Seusai pertemuan, ada staf pemprov menghubungi Petrus Daton agar segera mengajukan proposal. Proposal itu kemudian dikirim melalui Dinas Pertanian dan Ketahanan Pangan Lembata. Bahkan, kelompok tani sorgum di tiap-tiap kecamatan kemudian menyusun dan mengirim proposalyang sama.
Harga satu mesin perontok bervariasi, yakni Rp 8 juta-Rp 15 juta per unit.Mereka butuh sembilan unit saja cukup, sesuai jumlah kecamatan yang ada. Tiap-tiap kecamatan satu unit. Mesin itu digunakan secara bergilir oleh petani setempat.
Janji tak terealisasi. Sorgum yang sempat booming di Lembata pada 2017-2022 akhirnya ditinggalkan petani. Kesulitan mesin perontok menjadi masalah utama, di samping harga sorgum hanya Rp 7.000 per kg. Padahal, tingkat penanaman sampai proses menjadi biji siap tanak sangat sulit karena dikerjakan secara manual. Sementara harga beras di pasar Rp 13.000–Rp 17.000 per kg dan jagung pipil Rp 7.000 per kg. Sedangkan padi sulit tumbuh di Lembata.
”Jagung bisa tumbuh di seluruh wilayah NTT, baik di pesisir maupun pegunungan. Kini, semua kelompok tani di Lembata fokus menanam jagung. Lebih mudah tumbuh di lahan kering dan gampang diproses menjadi makanan,” kata Petrus.
Hanya saja jagung tidak mampu bertahan hidup di tengah kekeringan selama 5-14 hari berturut-turut kecuali sorgum. Tiap-tiap tanaman punya kelebihan dan kelemahan. Untuk wilayah Lembata, sorgum sangat cocok. Masa panen sorgum 2-3 bulan, sama seperti jagung.

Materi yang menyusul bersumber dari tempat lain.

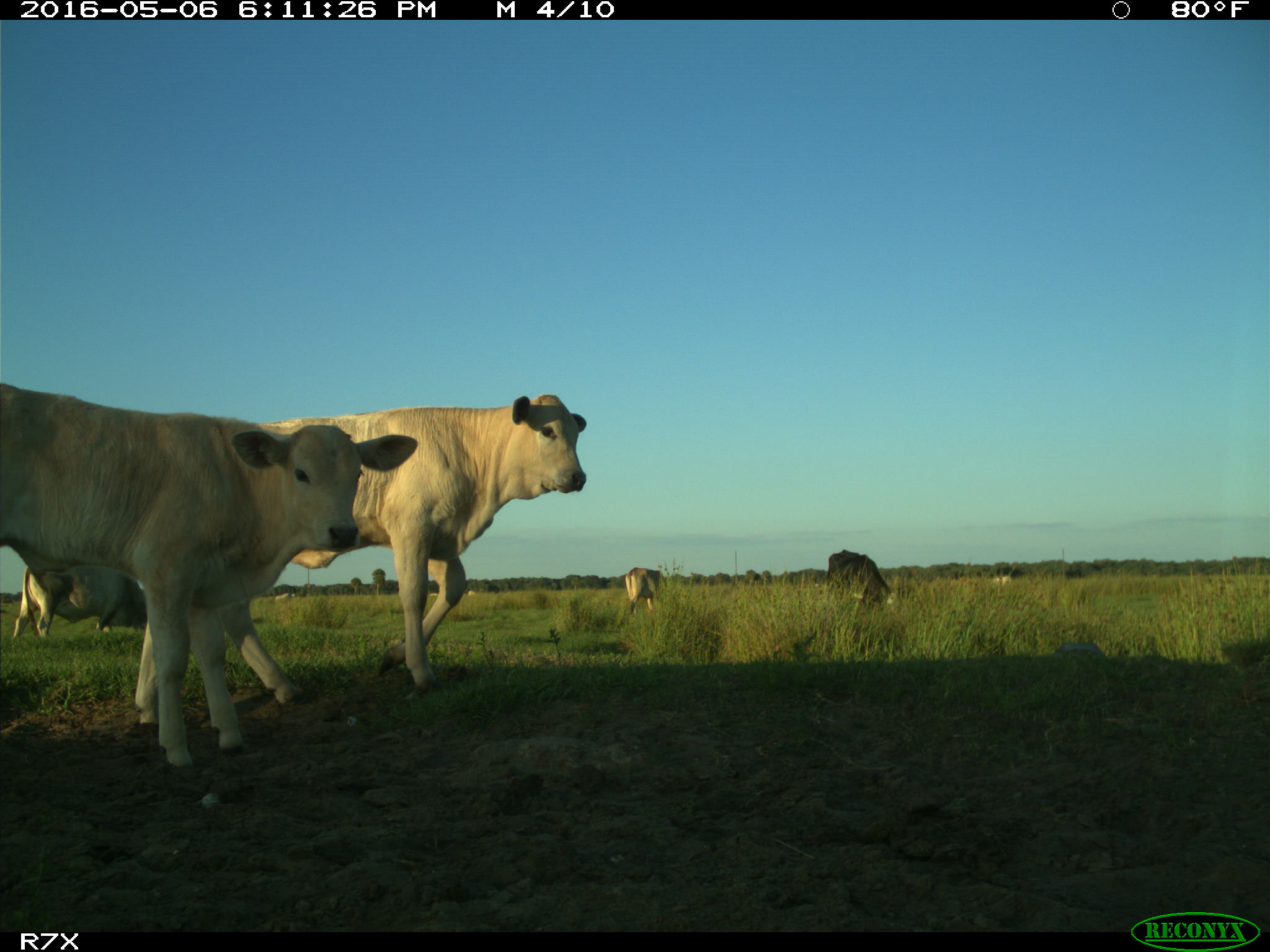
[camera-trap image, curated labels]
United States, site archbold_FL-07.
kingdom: Animalia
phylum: Chordata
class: Mammalia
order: Artiodactyla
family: Bovidae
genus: Bos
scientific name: Bos taurus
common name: domestic cow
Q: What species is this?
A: Bos taurus (domestic cow).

Anggota DPRD NTT daerah pemilihan Lembata, Flores Timur, dan Alor, Viktor Mado, mengatakan, kebanyakan petani NTT belum mandiri secara finansial. Mereka masih butuh dukungan pemerintah, terutama peralatan kerja, bibit, benih, dan pupuk.
Mengelola sorgum seusai panen tidak mudah. Untuk memisahkan biji sorgum dari tangkainya butuh mesin perontok. Sedangkan jika sorgum dirontokkan menggunakan tangan saja sangat sulit. Satu bulir sorgum dirontokkan dengan tangan selama 20 menit.
”Kesulitan kita di NTT lebih suka berbicara ketimbang bertindak. Yang penting bicara dulu. Soal realisasi dari pembicaraan itu urusan kemudian. Karena itu, hampir semua program yang digagas pemda dan DPRD tidak teralisasi. DPRD punya kemampuan hanya mengawasi atau mengontrol. Pemda yang mengeksekusi di lapangan,” kata Mado.
Mado pun mengakui, tahun 2022, Pemprov sempat mengumumkan bahwa pemerintah pusat menetapkan NTT sebagai penyedia bibit sorgum nasional. Direncanakan ratusan hektar sorgum dikembangbiakkan di NTT. Namun, semua itu belum terealisasi sampai hari ini.
Kadis Pertanian dan Ketahanan Pangan NTT Lecky Fredrik Koli mengatakan, pihaknya belum mengetahui adanya janji bantuan kepada para petani sorgum di Lembata tersebut. ”Saya cek dulu ya. Kalau ada janji seperti itu, saya beri tahu,” katanya.